__To be done__
**a.** In the passage on the logging tool tables, what name is given to the first level of the classification system?
**b.** Transcribe the passage on the logging tool tables word for word, starting at the words "For a given problem, the" and ending after "of the subject.".

For a given problem, the reader is guided first in the selection of the set of logging tools most appropriate. Next, suggestions are given on the proper procedure for each tool’s use. This is an important part of the guidance, because the way logging records are obtained is often the most important part of the operation. Finally, the user is provided with comments regarding what the records should show relative to the problem. Recognition of expected results is equally important because irrelevant features on a log can easily prevent its proper interpretation. The tables are independent of the preceding body of the text and presume that the user lacks detailed knowledge of the subject.
The tables are unique to the literature in their ability to provide the user with detailed guidance without the investment of extensive search time. This feature is a consequence of the indexing approach to the information in the tables. The first level in the classification system is the nature of the well and the type of completion in which the tools are to be run. This environmental factor is called the Well Category. The tools that are best for one type of completion may be completely inappropriate for another type. For a given Well Category, the second level is the type of problem of interest to the user. This level is called Problem Type. Its identification leads to the final or third level in the classification—namely, to a table of tools appropriate to the specific well category and problem type. This final table provides the information listed above. Such an approach leads to much duplication of material, but is the one most beneficial to the user. Available publications attempt the classification on the basis of problem type alone, but this approach leads to so many disclaimers "for this situation and for that situation" that the result is confusion rather than guidance.

__Information supplied__
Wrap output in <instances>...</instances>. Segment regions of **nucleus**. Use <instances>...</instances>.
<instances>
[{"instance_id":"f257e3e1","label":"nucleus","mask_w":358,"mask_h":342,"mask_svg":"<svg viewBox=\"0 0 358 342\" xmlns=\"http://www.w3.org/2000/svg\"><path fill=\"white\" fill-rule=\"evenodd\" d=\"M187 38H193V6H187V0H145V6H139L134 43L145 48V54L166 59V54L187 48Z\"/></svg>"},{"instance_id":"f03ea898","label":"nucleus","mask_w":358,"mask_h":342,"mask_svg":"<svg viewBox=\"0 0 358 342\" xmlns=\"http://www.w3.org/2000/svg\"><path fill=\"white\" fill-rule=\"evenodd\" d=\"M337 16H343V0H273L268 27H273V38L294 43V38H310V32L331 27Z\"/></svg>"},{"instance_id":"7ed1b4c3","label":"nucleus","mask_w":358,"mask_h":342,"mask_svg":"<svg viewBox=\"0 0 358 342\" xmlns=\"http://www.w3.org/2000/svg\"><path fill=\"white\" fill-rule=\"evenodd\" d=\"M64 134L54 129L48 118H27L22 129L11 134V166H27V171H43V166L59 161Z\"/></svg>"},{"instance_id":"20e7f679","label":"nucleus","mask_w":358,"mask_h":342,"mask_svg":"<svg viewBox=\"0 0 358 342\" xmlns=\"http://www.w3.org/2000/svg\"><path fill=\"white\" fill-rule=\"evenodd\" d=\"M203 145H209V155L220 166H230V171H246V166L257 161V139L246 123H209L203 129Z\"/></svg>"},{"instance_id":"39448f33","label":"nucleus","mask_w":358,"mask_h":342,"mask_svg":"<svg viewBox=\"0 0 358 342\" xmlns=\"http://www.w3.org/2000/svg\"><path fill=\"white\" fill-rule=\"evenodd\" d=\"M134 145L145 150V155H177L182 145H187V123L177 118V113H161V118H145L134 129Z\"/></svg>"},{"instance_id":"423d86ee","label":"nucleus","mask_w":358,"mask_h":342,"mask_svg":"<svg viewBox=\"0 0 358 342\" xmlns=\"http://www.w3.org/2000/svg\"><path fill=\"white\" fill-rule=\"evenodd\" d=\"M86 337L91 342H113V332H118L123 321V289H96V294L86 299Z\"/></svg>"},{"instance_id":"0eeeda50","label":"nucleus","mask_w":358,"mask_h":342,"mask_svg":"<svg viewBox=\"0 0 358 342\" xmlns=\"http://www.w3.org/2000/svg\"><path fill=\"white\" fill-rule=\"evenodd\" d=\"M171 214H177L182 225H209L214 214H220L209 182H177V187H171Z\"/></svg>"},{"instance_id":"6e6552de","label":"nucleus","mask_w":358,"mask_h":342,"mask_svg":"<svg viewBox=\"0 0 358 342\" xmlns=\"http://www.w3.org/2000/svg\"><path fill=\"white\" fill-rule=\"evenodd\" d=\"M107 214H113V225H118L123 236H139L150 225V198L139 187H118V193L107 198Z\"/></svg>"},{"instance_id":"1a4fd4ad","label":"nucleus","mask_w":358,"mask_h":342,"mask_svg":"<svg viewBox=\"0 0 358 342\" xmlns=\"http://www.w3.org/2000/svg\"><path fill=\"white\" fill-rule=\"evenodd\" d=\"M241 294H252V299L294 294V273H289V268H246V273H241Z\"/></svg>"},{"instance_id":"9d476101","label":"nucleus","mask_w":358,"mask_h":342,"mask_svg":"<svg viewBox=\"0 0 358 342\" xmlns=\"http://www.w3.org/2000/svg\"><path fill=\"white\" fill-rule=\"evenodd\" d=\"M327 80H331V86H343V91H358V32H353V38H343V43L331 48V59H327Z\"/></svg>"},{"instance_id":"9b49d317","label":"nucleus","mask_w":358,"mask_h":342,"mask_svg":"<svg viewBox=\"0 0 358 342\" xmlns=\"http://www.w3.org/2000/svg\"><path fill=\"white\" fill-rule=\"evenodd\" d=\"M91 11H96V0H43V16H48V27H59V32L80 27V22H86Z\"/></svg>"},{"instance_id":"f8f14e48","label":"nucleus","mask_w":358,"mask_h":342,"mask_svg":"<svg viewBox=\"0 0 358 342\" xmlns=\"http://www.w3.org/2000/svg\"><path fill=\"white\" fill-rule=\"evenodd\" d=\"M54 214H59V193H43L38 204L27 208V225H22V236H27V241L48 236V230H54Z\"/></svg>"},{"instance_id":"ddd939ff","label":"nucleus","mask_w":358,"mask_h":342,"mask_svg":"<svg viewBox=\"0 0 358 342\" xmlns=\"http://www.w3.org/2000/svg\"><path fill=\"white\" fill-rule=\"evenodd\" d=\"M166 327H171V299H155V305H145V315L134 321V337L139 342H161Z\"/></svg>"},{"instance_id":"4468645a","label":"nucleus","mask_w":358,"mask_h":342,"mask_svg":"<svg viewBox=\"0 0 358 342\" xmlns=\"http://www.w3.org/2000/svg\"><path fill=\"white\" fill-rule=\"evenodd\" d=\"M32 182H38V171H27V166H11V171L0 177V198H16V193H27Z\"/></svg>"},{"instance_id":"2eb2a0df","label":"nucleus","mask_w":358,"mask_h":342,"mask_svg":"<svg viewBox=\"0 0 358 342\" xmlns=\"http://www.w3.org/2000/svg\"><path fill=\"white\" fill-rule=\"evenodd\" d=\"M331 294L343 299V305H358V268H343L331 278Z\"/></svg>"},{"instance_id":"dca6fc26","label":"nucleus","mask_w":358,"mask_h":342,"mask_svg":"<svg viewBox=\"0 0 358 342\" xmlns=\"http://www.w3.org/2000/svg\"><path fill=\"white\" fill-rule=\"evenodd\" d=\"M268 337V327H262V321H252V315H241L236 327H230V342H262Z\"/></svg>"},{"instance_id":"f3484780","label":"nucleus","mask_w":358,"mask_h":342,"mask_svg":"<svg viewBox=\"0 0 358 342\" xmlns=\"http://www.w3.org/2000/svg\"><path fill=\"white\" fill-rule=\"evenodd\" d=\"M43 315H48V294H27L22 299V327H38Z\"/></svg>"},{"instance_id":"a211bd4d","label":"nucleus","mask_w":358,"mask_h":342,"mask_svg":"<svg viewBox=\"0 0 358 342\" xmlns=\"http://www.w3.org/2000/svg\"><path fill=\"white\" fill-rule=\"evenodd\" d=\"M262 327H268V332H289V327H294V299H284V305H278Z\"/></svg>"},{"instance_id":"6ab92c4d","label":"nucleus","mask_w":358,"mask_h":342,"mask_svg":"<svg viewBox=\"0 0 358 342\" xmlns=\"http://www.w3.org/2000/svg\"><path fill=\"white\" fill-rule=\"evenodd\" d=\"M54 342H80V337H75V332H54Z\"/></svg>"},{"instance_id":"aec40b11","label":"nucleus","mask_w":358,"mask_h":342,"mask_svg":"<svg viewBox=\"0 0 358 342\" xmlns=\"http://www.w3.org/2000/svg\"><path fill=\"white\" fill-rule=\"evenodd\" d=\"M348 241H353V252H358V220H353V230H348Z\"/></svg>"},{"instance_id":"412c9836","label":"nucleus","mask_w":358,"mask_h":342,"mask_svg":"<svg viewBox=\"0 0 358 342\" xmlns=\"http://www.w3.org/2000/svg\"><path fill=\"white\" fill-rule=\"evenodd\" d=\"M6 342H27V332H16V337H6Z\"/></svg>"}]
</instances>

__Completed exercise__
**a.** The Well Category.

**b.**
For a given problem, the reader is guided first in the selection of the set of logging tools most appropriate. Next, suggestions are given on the proper procedure for each tool’s use. This is an important part of the guidance, because the way logging records are obtained is often the most important part of the operation. Finally, the user is provided with comments regarding what the records should show relative to the problem. Recognition of expected results is equally important because irrelevant features on a log can easily prevent its proper interpretation. The tables are independent of the preceding body of the text and presume that the user lacks detailed knowledge of the subject.